Atlantic hurricane in 1775

The 1775 Newfoundland hurricane, also known as the Independence Hurricane, was a hurricane that struck the Thirteen Colonies and the Colony of Newfoundland in August and September, 1775, at the outset of the American War of Independence. It is believed to have killed at least 4,000 people, making it one of the deadliest Atlantic hurricanes of all time. There is disagreement among historians and meteorologists whether the events were one storm or two distinct storms.

==Impact==

===North Carolina and Virginia===
On August 27, 1775, a hurricane hit the Outer Banks of North Carolina. It turned northeastward and left the state on September 2, bringing heavy wind and rain to southeastern Virginia. A letter from New Bern, North Carolina, recounted, "We had a violent hurricane...which has done a vast deal of damage here, at the Bar, and at Matamuskeet, near 150 lives being lost at the Bar, and 15 in one neighborhood at Matamuskeet."
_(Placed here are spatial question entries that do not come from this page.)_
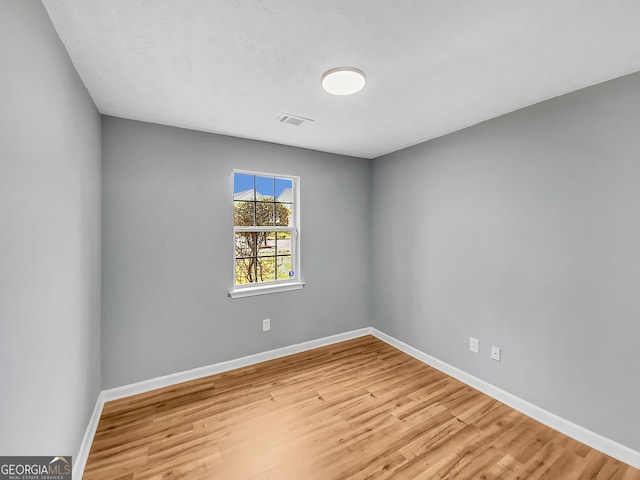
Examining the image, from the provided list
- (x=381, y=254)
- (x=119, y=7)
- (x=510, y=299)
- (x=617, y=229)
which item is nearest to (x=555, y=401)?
(x=510, y=299)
The September 9, 1775, edition of The Virginia Gazette reported: "The shocking accounts of damage done by the rains last week are numerous: Most of the mill-dams are broke, the corn laid almost level with the ground, and fodder destroyed; many ships and other vessels drove ashore and damaged, at Norfolk, Hampton, and York. In the heavy storm of wind and rain, which came on last Saturday, and continued most part of the night, the Mercury man of war as drove from her station abreast of the town of Norfolk, and stuck flat aground in shoal water."

At least 4,163 people were killed.

===Newfoundland===

A storm struck the eastern coast of Newfoundland on September 9, 1775. It is uncertain if this storm was the remnants of the hurricane that had crossed the Outer Banks over a week earlier.

Newfoundland's fisheries "received a very severe stroke from the violence of a storm of wind, which almost swept everything before it," Commodore Governor Robert Duff wrote shortly after it struck. "A considerable number of boats, with their crews, have been totally lost, several vessels wrecked on the shores," he said. Ocean levels rose to heights "scarcely ever known before" and caused great devastation, Duff reported.

A total of 4,000 sailors, mostly from England and Ireland, were reported to have been drowned. A localized storm surge is reported to have reached heights of between 20 and 30 feet. Losses from the hurricane include two armed schooners of the Royal Navy, which were on the Grand Banks of Newfoundland to enforce Britain's fishing rights.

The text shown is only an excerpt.